Site information
- Controlled by: Royal Canadian Air Force
- Condition: Remediated

Location
- Mid-Canada Line Site 050 Fort Albany Location of MCL Site 050
- Coordinates: 52°12′36″N 81°40′05″W﻿ / ﻿52.210°N 81.668°W

Site history
- Built by: Royal Canadian Air Force
- In use: 1957–1965
- Demolished: 2010

= Mid-Canada Line Site 050 Fort Albany =

Air defence network relay station

Mid-Canada Line Site 050 Fort Albany was a part of the Mid-Canada Line air defence network. During the late 1950s, the Mid-Canada Line (MCL) was developed as a secondary line of detection in case enemy aircraft penetrated the Distant Early Warning Line. This consisted of approximately 90 unmanned sites and eight Sector Control Stations located along the 55th parallel. Each site sent out a radio beam to its neighbouring site.
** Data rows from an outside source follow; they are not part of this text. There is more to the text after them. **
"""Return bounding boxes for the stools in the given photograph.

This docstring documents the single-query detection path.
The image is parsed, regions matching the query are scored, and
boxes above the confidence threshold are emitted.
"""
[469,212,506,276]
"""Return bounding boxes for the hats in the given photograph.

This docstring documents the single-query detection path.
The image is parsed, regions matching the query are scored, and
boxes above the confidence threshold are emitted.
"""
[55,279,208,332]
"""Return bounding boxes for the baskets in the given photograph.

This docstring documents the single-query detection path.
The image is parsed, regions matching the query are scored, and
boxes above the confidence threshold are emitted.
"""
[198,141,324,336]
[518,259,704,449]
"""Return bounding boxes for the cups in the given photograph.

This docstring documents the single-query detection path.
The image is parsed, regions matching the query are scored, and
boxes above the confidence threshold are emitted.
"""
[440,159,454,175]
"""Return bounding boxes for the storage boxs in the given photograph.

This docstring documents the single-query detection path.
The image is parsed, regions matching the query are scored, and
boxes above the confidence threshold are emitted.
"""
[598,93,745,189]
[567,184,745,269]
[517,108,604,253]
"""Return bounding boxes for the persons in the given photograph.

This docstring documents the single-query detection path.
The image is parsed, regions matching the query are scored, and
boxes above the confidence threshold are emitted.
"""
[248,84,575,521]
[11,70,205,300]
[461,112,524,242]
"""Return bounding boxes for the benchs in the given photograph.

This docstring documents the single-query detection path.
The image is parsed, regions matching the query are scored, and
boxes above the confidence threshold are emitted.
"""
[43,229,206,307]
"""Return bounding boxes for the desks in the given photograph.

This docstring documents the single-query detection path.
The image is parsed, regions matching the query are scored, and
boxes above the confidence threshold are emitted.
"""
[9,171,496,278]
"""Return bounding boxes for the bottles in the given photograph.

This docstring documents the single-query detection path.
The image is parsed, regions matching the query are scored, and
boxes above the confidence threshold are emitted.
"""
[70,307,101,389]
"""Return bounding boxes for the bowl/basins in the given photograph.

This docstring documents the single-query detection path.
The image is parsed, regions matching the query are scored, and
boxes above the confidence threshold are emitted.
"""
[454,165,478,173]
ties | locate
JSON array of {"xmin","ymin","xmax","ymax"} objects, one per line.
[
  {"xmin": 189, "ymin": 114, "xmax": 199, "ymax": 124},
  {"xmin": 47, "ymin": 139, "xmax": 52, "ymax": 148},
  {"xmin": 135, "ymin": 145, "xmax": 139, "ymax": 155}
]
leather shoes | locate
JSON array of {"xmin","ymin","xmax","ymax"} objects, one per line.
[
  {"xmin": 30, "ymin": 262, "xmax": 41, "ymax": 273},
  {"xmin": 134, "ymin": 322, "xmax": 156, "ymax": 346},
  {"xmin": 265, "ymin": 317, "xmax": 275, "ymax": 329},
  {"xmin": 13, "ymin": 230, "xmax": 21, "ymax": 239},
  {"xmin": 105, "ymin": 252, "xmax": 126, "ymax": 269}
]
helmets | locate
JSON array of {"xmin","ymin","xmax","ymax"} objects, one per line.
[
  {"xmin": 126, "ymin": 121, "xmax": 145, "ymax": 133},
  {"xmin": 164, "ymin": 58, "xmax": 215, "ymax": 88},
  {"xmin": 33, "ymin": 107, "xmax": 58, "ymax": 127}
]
If an aircraft interrupted the beam, an intruder alarm would sound.

Fort Albany was chosen as a relay station for signals coming in from the Sector Control Site at RCAF Station Winisk and would retransmit those signals to Mid-Canada Line Site 060 Relay via tropospheric scatter (troposcatter).

MCL Site 050 ceased operations as a troposcatter repeater in April 1965 when the Mid-Canada Line was no longer economically feasible or required due to improvements in technology.

The site was remediated in 2010 when all contaminated soil was removed from the area after it was determined the site was contaminated with PCBs and hydrocarbons.